Sharing is one of the first skills we learn as kids.

 

Share your blocks! Share your markers! Share your ice cream!

 

In a study I saw in Psychology Today, kids as young as 19 months were already sharing their food. Scientists have explained human food sharing like this: by giving away food to strangers, we promote partnership and group cohesion, thereby helping our species continue to develop. In an early step of evolution, we became “obligate collaborative foragers"—meaning that individuals were interdependent and so had a direct and personal interest in others’ well-being.

 

Like, hey, we really do need each other! Of course, sharing food is just the beginning. We learn pretty quickly that being helpful makes us feel good. It gives us a sense of purpose and belonging. And experts say that performing acts of kindness puts us in a better mood, making us feel more hopeful and positive.

 

As we get older, we learn to share our umbrella, our popcorn, our knowledge. We share secrets, stories, a good laugh, a song. We share advice.
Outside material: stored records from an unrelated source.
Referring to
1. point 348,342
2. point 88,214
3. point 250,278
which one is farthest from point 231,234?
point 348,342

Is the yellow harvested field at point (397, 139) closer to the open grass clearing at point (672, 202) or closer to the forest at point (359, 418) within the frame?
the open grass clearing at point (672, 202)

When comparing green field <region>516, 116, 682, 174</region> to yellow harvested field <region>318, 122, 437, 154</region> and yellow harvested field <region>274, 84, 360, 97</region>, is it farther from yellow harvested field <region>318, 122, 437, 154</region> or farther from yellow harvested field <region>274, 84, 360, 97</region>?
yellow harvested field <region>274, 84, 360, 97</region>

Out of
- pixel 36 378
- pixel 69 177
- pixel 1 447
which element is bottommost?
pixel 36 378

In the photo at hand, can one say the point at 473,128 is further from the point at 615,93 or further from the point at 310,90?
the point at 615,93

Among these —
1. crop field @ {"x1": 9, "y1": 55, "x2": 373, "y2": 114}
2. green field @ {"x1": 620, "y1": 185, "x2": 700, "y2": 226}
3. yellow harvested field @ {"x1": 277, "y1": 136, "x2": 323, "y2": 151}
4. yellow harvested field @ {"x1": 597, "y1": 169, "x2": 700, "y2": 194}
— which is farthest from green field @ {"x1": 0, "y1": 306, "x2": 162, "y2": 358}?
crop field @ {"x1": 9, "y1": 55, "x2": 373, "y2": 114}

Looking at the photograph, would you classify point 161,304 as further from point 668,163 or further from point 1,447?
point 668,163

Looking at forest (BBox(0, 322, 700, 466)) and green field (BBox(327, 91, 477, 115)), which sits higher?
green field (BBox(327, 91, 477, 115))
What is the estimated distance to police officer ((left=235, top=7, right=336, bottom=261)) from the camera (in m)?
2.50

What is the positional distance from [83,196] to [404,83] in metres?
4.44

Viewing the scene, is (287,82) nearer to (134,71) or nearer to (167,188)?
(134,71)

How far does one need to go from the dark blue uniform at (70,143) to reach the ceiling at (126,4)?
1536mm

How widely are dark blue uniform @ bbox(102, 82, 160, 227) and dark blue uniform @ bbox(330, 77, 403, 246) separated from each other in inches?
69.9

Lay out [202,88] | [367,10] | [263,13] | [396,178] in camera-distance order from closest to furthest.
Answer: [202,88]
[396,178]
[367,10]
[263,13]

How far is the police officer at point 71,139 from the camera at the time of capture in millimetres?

Compliments. Books. A meal. We share our clothes. We share time. We share wisdom.

 

We share our bed. Our love. Our life.

 

When we share, our brains release Oxytocin. Oxytocin helps build trust, relieves stress and anxiety, improves immune function and increases our sense of overall wellbeing. When we have lots of Oxytocin in our bodies, we are more empathetic towards others, and that simply makes us feel happier.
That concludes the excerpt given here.